- EXERCISE BRIEF -
Please collect every line in the data below that contains the word "distance", and copy each one unchanged.

- TASK INPUTS -
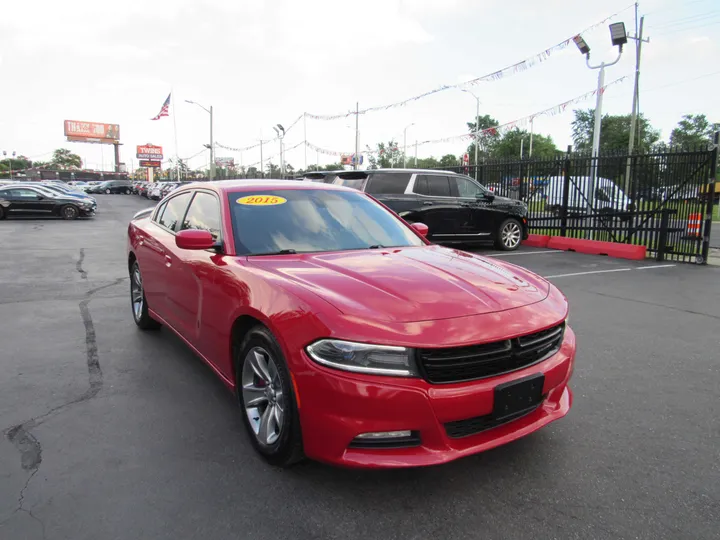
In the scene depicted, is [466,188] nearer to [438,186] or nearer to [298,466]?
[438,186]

...

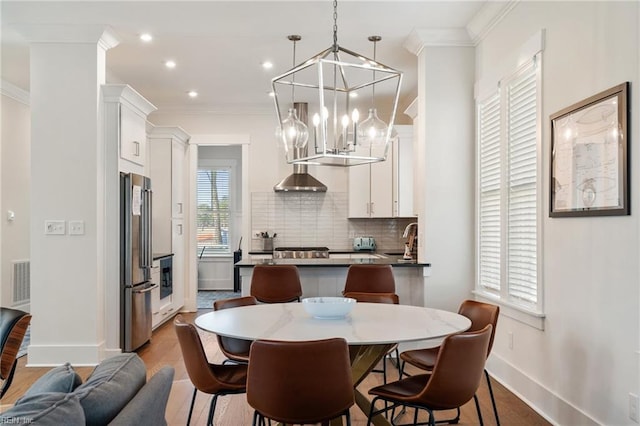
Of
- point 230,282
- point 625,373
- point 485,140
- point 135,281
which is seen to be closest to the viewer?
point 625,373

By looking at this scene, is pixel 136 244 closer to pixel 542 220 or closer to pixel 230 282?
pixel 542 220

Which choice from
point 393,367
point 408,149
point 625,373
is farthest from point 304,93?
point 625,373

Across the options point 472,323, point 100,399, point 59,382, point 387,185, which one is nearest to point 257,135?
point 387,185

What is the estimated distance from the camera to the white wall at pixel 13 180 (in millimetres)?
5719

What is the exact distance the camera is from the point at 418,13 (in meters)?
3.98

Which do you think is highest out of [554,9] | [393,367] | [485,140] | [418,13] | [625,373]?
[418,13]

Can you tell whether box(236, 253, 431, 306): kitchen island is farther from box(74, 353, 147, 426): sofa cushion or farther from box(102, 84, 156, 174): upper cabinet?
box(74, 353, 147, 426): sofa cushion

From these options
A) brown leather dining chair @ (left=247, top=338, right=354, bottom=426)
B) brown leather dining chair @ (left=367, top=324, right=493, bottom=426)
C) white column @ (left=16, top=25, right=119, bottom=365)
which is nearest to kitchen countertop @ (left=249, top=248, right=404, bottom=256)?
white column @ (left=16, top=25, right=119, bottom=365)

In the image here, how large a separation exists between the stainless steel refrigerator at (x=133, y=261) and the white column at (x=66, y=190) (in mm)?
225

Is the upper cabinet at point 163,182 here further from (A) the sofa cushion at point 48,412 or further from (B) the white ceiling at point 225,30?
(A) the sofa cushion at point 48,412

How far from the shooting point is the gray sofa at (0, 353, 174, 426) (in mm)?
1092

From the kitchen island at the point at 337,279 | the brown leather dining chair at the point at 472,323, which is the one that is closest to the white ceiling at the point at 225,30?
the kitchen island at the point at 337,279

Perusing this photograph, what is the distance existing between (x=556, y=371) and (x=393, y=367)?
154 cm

- ANSWER BELOW -
What is the estimated distance from the camera to the white wall at pixel 13 180 (in millimetres)?
What is the exact distance the camera is from the point at 418,13 (in meters)?
Perusing this photograph, what is the distance existing between (x=556, y=371) and (x=393, y=367)?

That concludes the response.